To get some expert thoughts about what can be done to fix supply chain blind spots, especially in the apparel segment, I recently spoke with Mark Burstein, president and chief strategy officer of NGC Software.
Burstein’s approach to fixing the problem includes such disruptive strategies as “shifting to new product introductions 15-plus times per year instead of three to four, which will help double foot traffic to stores from the current level of just three to four." He also recommends "doing A/B testing in 48-hour cycles instead of testing long-range for next year’s product line, which will enable retailers to chase hot sellers immediately and replenish in three weeks.”
These are just a few of Burstein's comprehensive plan, which will essentially overhaul the apparel retailer’s supply chain. Other recommendations include “over-developing product lines, committing to production capacity with key vendors, developing the ability to position core materials for quick availability, allocating and creating production orders for vendors in hours and not weeks, adjusting production schedules based on short-term sales predictions, and enabling shipping to stores and consumers directly from the factory.”
To accomplish these goals, Burstein envisions the creation of a digital supply chain, which can be displayed in a series of dashboards that will holistically integrate critical supply chain and merchandise management data. Instead of data residing in silos under separate job functions, this approach will aggregate end-to-end supply chain data from product info to logistics, forecasts to customer segments, channels to sources, and sales to margins.
Once in place, the digital supply chain will enable decisions to be made holistically and automatically using artificial intelligence.
For example, if a manufacturer is disrupted and a product needs replenishment, the digital supply chain can search for what Burstein calls “a digital thread” to fix the problem. The system searches through a database of compliant fabric vendors, fabric mills, plants for finished-goods manufacturing, and transportation nodes. It connects this “digital thread” all the way to the store at the speed of AI and does it while optimizing delivery, prices and margins.
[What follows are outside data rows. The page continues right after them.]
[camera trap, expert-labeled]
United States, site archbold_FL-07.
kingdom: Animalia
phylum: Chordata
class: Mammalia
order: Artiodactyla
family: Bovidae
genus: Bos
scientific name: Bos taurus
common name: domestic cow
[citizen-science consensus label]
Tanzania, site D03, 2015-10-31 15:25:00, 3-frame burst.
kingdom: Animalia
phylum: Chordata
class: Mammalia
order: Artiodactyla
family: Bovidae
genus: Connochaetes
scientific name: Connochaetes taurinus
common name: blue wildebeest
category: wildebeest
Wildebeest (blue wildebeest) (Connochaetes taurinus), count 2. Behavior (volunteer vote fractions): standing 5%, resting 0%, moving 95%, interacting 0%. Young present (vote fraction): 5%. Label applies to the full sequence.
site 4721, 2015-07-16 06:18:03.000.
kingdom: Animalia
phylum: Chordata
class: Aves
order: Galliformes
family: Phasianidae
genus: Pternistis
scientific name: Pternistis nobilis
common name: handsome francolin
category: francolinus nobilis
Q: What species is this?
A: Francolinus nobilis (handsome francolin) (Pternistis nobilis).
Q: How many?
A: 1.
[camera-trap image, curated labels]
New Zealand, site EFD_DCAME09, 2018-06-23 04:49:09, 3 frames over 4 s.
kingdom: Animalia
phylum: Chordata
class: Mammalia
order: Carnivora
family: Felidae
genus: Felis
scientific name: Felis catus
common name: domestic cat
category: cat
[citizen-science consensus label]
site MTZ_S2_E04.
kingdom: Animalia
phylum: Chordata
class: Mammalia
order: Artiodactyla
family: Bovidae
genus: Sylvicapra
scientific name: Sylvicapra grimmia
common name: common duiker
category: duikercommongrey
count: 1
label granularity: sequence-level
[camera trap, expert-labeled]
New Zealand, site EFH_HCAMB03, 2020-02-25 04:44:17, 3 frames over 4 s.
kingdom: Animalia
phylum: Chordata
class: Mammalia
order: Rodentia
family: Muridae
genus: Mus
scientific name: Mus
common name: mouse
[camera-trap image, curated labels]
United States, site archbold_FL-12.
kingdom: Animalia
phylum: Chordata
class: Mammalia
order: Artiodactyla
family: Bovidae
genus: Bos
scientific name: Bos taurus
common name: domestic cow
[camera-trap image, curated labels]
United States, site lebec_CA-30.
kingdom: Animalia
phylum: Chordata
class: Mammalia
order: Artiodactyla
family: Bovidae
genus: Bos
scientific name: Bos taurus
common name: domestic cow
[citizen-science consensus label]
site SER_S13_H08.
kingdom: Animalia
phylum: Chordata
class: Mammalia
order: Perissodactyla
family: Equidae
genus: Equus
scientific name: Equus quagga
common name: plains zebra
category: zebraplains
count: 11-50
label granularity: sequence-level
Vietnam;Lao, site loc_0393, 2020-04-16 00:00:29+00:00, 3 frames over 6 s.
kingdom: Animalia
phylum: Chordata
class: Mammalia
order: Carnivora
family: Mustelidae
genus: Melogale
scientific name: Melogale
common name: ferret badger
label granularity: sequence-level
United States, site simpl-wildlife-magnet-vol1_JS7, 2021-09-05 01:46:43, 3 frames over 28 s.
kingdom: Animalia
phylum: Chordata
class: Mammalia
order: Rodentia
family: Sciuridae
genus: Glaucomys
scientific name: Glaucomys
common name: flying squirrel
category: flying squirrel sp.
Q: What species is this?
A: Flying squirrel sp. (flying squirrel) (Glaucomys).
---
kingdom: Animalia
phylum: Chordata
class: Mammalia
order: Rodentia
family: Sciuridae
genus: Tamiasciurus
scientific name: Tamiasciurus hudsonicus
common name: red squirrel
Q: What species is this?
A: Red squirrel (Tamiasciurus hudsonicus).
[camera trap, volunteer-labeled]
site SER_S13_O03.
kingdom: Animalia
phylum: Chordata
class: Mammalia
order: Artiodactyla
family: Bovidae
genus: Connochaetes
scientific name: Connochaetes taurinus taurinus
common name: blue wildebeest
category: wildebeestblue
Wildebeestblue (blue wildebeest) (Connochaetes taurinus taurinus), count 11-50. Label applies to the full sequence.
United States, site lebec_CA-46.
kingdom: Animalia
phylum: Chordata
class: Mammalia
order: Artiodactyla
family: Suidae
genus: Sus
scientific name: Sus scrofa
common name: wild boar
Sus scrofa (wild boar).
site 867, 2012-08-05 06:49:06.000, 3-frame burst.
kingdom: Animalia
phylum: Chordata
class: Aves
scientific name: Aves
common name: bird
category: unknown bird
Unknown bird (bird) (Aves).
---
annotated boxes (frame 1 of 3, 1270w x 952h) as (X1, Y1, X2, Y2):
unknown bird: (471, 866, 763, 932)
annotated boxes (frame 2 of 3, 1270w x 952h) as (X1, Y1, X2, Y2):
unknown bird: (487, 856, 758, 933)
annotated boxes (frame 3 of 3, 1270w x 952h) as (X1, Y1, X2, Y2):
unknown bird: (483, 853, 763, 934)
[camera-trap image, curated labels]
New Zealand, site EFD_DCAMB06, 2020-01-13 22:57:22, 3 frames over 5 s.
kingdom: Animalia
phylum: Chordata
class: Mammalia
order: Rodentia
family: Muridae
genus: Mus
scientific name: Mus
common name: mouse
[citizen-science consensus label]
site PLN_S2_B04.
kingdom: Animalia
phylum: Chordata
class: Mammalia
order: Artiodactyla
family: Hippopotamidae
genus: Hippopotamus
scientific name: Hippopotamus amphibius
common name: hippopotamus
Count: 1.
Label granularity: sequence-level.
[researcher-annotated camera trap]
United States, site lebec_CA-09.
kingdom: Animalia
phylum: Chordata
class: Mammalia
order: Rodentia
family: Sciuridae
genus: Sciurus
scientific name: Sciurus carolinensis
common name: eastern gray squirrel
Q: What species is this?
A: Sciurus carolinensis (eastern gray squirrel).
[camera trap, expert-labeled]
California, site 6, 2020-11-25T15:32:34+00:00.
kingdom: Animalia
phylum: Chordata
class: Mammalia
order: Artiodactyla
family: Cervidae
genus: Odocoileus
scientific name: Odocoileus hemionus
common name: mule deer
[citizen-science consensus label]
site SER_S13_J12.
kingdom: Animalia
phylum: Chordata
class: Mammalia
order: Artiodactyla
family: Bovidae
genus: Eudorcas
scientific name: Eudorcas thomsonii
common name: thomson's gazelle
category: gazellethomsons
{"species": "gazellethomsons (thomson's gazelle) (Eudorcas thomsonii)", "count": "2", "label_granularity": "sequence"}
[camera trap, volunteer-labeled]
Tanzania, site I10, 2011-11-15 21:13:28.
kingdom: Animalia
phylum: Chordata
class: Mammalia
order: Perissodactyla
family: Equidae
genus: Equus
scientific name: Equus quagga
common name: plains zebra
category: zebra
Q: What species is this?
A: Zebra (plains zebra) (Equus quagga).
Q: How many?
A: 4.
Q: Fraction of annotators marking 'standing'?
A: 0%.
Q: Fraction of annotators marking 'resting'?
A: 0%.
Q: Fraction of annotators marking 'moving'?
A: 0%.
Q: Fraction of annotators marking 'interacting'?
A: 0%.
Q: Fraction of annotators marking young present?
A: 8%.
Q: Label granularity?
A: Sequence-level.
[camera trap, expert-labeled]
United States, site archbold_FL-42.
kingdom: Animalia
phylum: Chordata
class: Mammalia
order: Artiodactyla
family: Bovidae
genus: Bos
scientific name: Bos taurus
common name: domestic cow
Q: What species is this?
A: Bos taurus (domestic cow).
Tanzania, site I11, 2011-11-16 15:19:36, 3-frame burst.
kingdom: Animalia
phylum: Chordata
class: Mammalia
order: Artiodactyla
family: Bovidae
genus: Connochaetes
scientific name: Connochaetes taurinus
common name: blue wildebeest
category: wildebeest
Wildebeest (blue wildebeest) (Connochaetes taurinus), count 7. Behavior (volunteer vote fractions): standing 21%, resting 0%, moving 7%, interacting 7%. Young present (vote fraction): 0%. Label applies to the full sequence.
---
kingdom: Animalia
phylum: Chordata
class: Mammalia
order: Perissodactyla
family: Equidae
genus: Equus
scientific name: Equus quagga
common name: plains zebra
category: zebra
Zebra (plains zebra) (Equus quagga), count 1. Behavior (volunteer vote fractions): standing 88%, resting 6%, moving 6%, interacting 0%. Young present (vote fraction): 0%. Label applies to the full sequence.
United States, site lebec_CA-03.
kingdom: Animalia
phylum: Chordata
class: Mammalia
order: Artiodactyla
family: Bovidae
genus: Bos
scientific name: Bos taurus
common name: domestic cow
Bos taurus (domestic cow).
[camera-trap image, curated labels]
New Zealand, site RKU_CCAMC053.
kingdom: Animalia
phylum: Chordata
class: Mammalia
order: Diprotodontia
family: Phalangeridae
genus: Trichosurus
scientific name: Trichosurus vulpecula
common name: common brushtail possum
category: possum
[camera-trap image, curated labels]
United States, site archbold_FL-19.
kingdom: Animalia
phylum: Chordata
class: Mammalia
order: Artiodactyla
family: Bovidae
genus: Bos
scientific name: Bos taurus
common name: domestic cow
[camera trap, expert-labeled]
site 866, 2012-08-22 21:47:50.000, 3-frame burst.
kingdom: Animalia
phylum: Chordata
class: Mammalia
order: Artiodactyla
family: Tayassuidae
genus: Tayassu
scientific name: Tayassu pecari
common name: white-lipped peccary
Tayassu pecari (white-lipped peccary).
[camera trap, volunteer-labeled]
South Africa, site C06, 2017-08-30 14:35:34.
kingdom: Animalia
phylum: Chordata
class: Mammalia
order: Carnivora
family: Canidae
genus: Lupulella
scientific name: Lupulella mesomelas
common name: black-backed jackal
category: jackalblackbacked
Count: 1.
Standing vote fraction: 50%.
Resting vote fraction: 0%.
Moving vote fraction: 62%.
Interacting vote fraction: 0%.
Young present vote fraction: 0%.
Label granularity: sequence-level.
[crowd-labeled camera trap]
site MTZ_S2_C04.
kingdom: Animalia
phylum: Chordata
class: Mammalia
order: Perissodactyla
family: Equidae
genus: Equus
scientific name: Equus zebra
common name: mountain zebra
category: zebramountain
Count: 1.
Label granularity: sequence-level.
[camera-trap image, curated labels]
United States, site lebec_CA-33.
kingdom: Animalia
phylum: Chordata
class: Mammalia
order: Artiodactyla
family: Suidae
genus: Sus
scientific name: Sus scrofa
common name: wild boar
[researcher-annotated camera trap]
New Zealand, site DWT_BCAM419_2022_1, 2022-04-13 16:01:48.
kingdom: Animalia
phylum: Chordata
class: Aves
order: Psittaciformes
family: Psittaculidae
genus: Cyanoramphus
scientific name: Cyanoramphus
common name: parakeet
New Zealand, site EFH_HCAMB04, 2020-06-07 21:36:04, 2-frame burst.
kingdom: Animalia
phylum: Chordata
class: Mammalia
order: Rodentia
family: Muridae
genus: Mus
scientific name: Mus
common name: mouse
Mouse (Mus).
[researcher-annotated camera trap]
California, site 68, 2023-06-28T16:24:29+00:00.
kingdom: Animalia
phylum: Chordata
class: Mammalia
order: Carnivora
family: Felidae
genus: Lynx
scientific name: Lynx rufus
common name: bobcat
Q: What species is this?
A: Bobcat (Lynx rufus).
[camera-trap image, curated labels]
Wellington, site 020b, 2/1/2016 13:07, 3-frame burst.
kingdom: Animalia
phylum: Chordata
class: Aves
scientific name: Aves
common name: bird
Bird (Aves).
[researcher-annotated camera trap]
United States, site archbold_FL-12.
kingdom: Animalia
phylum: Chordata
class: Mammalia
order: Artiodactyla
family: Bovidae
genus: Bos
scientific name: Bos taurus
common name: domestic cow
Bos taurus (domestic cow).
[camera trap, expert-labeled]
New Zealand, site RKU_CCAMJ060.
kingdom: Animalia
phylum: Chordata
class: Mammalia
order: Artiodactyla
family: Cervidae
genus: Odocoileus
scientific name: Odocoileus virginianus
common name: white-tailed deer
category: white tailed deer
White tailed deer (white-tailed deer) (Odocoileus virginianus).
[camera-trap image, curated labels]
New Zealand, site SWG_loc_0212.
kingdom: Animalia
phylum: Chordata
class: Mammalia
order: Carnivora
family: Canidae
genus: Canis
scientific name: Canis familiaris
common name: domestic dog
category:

Benefits of this approach, according to Burstein, include:
- Going from four seasons to 15 seasons makes each season’s bet less critical to overall financial success.
- Enables the use of continual analysis to adjust product supply based on current demand predictions and sales trends.
- Enables continuous planning and connected execution throughout the product lifecycle.
- Reduces markdowns and stockouts that directly hit the bottom line.
- Helps drive store revenue and profits that have been flat or declining for years.
The apparel business model has been broken for nearly a decade. A supply chain moon shot, inspired by the pandemic, is just what is needed to enable apparel retailers to break a self-destructive pattern.